> [TESTO ESTRATTO]
- - -
Inadempimento dell’Azienda sui Buoni Pasto
La mancata erogazione dei buoni pasto da parte del datore di lavoro, in presenza dei presupposti previsti dalla normativa e dalla contrattazione collettiva, integra pertanto un inadempimento contrattuale da parte dell’ente medesimo ai sensi dell'art. 1218 c.c., generando a favore del dipendente il diritto a richiedere il risarcimento del danno.
In questi casi, la richiesta del lavoratore può essere diretta, non soltanto al riconoscimento pro futuro del diritto all’erogazione del beneficio, ma anche alla liquidazione non tanto del controvalore economico del buono non ricevuto durante il periodo di accertata inadempienza datoriale, ma ad ottenere il conseguente risarcimento del danno derivante da questo inadempimento.
La Corte di Cassazione ha anche di recente affermato (Cass. n. 20957/2025) che, qualora risulti accertato l’inadempimento, l’obbligazione iniziale (coincidente con la consegna del buono pasto al lavoratore che ne avesse diritto) si trasforma, in applicazione del principio della cd. “perpetuatio obligationis”, nell’obbligo datoriale di corrispondere al medesimo dipendente il relativo risarcimento per equivalente. Chiaramente, in questi casi, il parametro di riferimento utilizzato per il calcolo del controvalore monetario verrà coincidere con l’ammontare economico dei buoni pasto non percepiti.
- - -
> [PROVA TU] Modifica il brano sui buoni pasto, da "Inadempimento dell’Azienda sui" fino a "da questo inadempimento.", e riportalo per intero, sostituendo "lavoratore" con "dipendente".
- - -
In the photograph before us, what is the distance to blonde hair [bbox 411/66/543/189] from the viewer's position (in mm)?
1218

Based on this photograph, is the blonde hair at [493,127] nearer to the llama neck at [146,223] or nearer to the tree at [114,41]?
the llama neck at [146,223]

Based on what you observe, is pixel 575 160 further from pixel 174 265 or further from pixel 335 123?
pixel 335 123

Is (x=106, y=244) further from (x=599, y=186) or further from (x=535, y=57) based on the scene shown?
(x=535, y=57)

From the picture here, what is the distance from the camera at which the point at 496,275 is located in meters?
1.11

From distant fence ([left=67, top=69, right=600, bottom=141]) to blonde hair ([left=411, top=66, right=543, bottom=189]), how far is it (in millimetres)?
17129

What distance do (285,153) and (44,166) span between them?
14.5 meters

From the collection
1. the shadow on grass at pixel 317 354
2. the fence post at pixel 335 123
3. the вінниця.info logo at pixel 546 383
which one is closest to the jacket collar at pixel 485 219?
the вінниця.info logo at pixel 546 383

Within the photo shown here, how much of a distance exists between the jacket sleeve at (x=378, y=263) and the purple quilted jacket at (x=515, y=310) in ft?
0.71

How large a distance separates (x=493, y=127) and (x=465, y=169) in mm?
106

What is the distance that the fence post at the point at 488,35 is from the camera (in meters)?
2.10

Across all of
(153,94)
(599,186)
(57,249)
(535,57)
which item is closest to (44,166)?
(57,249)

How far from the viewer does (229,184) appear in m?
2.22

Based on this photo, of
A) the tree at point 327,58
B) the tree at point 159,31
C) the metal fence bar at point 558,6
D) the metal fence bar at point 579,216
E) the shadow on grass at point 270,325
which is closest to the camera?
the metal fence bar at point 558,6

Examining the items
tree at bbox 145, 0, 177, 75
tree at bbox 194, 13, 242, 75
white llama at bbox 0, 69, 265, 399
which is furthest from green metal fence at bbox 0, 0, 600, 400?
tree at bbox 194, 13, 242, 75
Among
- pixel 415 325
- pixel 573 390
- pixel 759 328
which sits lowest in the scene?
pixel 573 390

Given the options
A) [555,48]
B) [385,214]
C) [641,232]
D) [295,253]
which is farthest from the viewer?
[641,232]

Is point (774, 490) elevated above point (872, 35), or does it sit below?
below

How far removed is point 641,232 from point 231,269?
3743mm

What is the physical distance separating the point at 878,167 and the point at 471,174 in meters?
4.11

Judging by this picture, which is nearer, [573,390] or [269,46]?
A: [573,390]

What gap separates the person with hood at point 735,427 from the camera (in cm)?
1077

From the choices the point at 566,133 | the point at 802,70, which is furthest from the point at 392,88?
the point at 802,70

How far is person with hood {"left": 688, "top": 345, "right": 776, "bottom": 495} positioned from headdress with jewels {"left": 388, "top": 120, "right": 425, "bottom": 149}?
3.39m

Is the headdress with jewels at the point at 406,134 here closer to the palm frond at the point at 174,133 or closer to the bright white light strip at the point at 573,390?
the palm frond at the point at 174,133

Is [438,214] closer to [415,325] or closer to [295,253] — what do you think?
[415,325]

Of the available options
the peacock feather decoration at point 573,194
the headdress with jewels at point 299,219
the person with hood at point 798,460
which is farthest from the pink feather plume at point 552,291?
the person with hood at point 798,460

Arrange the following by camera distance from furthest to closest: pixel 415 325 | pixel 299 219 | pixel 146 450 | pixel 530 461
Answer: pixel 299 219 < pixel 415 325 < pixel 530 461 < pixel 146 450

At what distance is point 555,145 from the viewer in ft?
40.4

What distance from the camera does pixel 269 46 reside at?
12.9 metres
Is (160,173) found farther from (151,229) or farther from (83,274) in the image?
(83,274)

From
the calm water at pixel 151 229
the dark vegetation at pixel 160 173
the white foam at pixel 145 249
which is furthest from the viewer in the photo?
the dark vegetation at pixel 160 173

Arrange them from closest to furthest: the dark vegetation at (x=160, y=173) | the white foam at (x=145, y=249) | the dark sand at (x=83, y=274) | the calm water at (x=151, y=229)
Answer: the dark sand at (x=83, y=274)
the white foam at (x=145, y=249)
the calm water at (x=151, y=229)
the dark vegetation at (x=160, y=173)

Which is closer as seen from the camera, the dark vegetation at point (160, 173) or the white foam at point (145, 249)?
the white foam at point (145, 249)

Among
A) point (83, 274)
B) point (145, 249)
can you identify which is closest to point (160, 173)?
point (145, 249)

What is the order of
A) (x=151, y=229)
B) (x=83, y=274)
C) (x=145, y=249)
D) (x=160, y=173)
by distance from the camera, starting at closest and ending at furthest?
- - -
> [RISPOSTA]
Inadempimento dell’Azienda sui Buoni Pasto
La mancata erogazione dei buoni pasto da parte del datore di lavoro, in presenza dei presupposti previsti dalla normativa e dalla contrattazione collettiva, integra pertanto un inadempimento contrattuale da parte dell’ente medesimo ai sensi dell'art. 1218 c.c., generando a favore del dipendente il diritto a richiedere il risarcimento del danno.
In questi casi, la richiesta del dipendente può essere diretta, non soltanto al riconoscimento pro futuro del diritto all’erogazione del beneficio, ma anche alla liquidazione non tanto del controvalore economico del buono non ricevuto durante il periodo di accertata inadempienza datoriale, ma ad ottenere il conseguente risarcimento del danno derivante da questo inadempimento.